私たちはこういう事柄を指して「カテゴリーの政治」と呼んでいます。政府が「外国人労働者」という言葉を一貫して使い、「移民」という概念を採用しないことだって、ものすごく政治的です。海外から多くの人が移り住んできてとっくに定住しているのに、移民社会になっているという現実を認めないということでしょう。本当に欺瞞的なことだと思います。
移民社会にともなうさまざまな問題はすでに起きています。技能実習生の問題が大きなものですよね。低賃金での長時間労働などが横行している。政府がお膳立てして、業界がそれを利用している。多くの実習生が逃げ出すのも当然です。しかも、政府が出した実習生の失踪に関する統計数字もまた、めちゃくちゃでしたね。
理論による説明は「現実」ではない
社会に何かが起きると社会学者がコメンテーターに呼ばれたりしますけど、そこで何の役割を果たしているかというと、社会学者は特に何の役にも立ってない。「便利な説明屋」の役割ですね。説明には上手な説明と下手な説明があるだけで、正しい説明と間違った説明があるわけではありません。
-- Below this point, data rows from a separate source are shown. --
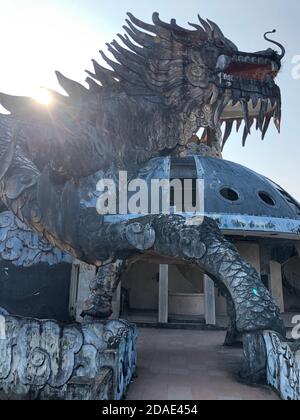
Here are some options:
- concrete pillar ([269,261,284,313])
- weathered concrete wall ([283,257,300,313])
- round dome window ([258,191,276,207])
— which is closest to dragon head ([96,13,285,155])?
round dome window ([258,191,276,207])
もっとも、これは経済学者も同じです。経済学は人文社会科学の中で最もサイエンティフィックだと思われています。人文社会科学の中で最も精緻なモデルを持っている経済学にいわせれば、社会学はアマチュアサイエンス、二流の科学と言われますけれど(笑)。たとえば近代経済学には、マーケットを説明するメカニズムとして非常に精緻な、数理的なモデルができあがっている。しかし、理論による説明というのは現実近似であって現実ではないんです。現実に限りなく近いと想定されるものを、現実に対応する言語で命題化するということ。ですからこれもやはり、上手な説明だけれど正しい説明というわけではありません。